> _WORK INSTRUCTIONS_
**A)** Retype everything in the article on Eyam's plague lockdown from "1666 AD was" down to "walk among them.".
**B)** Continue the article on Eyam's plague lockdown from the point where it stops.

> _DOCUMENT SECTION_
Eyam’s Ultimate Sacrifice: Medieval Village Locked Down to Stop the Plague
‘Lockdown’ is a word we now see on a daily basis as the 2020 coronavirus pandemic requires limiting the movements and activities of communities during the mass quarantine of most of the world’s population. But this is not the first time such drastic social measures have been taken.
1666 AD was known as the “Devil’s Year” for much more than its numerical association with the number of the Biblical Beast. No sooner had the diabolical date begun, when on January 26 France declared war on England and Munster against a backdrop of the “Black Death” (bubonic plague) that decimated the population between 1665 - 1666. According to historian Ben Johnstone, in September 1666 when the Great Fire of London swept through central parts of the English city it destroyed the pulsing heart of religion in England, St Paul's Cathedral, and a further 87 parish churches and 13,200 houses. When the smoke cleared and the human death toll was found to be the number “six,” few Londoners doubted that the lord of darkness did indeed walk among them.
London’s Ludgate in flames with the square towers and spire of St Paul's Cathedral catching fire in the distance. Oil painting by anonymous artist, ca. 1670. Paul Mellon Collection in the Yale Center for British Art. (Public Domain)

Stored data

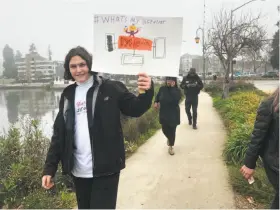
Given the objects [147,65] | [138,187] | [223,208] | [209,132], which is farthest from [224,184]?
[209,132]

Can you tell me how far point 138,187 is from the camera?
15.4ft

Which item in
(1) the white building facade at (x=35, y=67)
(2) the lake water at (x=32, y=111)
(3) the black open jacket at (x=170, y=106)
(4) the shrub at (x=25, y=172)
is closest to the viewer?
(4) the shrub at (x=25, y=172)

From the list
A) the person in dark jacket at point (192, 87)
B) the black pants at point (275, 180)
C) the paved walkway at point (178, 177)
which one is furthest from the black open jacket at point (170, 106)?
the black pants at point (275, 180)

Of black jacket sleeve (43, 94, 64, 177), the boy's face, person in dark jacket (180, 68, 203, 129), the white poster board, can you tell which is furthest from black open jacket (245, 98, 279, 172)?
person in dark jacket (180, 68, 203, 129)

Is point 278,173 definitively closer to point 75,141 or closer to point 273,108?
point 273,108

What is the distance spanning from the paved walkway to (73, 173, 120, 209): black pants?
5.28 feet

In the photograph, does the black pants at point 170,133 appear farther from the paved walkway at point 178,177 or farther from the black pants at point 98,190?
the black pants at point 98,190

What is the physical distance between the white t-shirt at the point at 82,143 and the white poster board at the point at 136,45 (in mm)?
315

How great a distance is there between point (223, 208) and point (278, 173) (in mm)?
1874

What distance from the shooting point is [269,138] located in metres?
2.31

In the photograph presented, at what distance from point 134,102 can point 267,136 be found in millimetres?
1041

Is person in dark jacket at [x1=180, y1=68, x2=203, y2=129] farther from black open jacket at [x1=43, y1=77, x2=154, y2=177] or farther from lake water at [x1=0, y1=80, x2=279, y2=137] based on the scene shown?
black open jacket at [x1=43, y1=77, x2=154, y2=177]

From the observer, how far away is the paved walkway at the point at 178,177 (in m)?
4.13

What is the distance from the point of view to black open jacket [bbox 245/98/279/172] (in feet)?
7.27
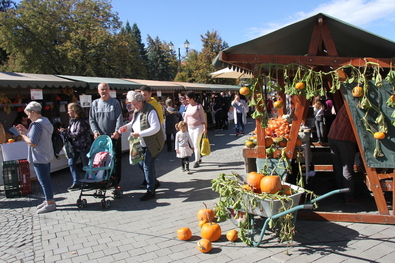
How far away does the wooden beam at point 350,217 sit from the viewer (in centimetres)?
393

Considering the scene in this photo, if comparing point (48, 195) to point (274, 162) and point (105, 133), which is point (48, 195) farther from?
point (274, 162)

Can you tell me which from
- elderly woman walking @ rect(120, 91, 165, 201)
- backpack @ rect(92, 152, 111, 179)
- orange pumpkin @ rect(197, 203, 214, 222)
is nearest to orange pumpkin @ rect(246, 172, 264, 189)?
orange pumpkin @ rect(197, 203, 214, 222)

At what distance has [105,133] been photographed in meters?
5.91

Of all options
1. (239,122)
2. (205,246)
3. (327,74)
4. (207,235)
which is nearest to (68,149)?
(207,235)

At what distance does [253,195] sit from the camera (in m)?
3.34

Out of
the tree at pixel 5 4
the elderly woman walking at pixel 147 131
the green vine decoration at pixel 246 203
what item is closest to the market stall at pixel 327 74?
the green vine decoration at pixel 246 203

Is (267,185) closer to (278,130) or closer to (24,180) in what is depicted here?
(278,130)

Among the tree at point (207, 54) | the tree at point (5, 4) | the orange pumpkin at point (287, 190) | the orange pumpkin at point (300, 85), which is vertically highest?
the tree at point (5, 4)

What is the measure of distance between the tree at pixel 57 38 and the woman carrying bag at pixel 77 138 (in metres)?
22.6

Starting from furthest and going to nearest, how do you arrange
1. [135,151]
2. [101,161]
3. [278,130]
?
[101,161], [135,151], [278,130]

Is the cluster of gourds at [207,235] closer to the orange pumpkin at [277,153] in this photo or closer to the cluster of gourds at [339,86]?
the orange pumpkin at [277,153]

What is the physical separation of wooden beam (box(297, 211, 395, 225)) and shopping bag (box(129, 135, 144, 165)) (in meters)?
2.68

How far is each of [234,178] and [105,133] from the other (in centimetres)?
302

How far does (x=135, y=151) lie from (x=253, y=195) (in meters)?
2.53
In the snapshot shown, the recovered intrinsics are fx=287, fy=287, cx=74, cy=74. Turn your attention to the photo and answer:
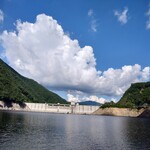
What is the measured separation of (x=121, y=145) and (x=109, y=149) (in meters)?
6.30

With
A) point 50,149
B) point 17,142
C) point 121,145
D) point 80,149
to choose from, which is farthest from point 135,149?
point 17,142

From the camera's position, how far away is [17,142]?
5225cm

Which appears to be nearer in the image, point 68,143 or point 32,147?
point 32,147

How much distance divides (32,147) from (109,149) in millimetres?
14133

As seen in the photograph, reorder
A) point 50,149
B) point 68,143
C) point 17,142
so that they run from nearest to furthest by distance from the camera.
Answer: point 50,149 < point 17,142 < point 68,143

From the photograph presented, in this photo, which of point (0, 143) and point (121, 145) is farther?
point (121, 145)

> _EXERCISE RESULTS_
**A)**
1666 AD was known as the “Devil’s Year” for much more than its numerical association with the number of the Biblical Beast. No sooner had the diabolical date begun, when on January 26 France declared war on England and Munster against a backdrop of the “Black Death” (bubonic plague) that decimated the population between 1665 - 1666. According to historian Ben Johnstone, in September 1666 when the Great Fire of London swept through central parts of the English city it destroyed the pulsing heart of religion in England, St Paul's Cathedral, and a further 87 parish churches and 13,200 houses. When the smoke cleared and the human death toll was found to be the number “six,” few Londoners doubted that the lord of darkness did indeed walk among them.

**B)**
Black Death Trotting on ‘The Devil's Hoof’
The Great Plague lasted from the beginning of 1665 until September 1666, representing the last major epidemic of the bubonic plague to occur in England, killing an estimated 200,000 (one quarter of London's population). Fatalities soared in the city of London in part because Londoners failed to self-quarantine, but this was not the case in the rural English village of Eyam located idyllically in the Derbyshire Dales within the Peak District National Park.
An early nineteenth-century scene showing the Eyam village pond, plague cottages, church tower, Talbot Inn and cottages, rectory gateposts and four groups of figures. (Public Domain)
Fearing Black Death might penetrate their quaint community, the entire population of around 350, mostly farming folk, quarantined themselves. A 2004 paper titled ‘ The Eyam Plague Revisited: Did the Village Isolation Change Transmission from Fleas to Pulmonary’ published in the journal Medical Hypotheses called it an act of “self-sacrifice” to prevent the further spread of the plague.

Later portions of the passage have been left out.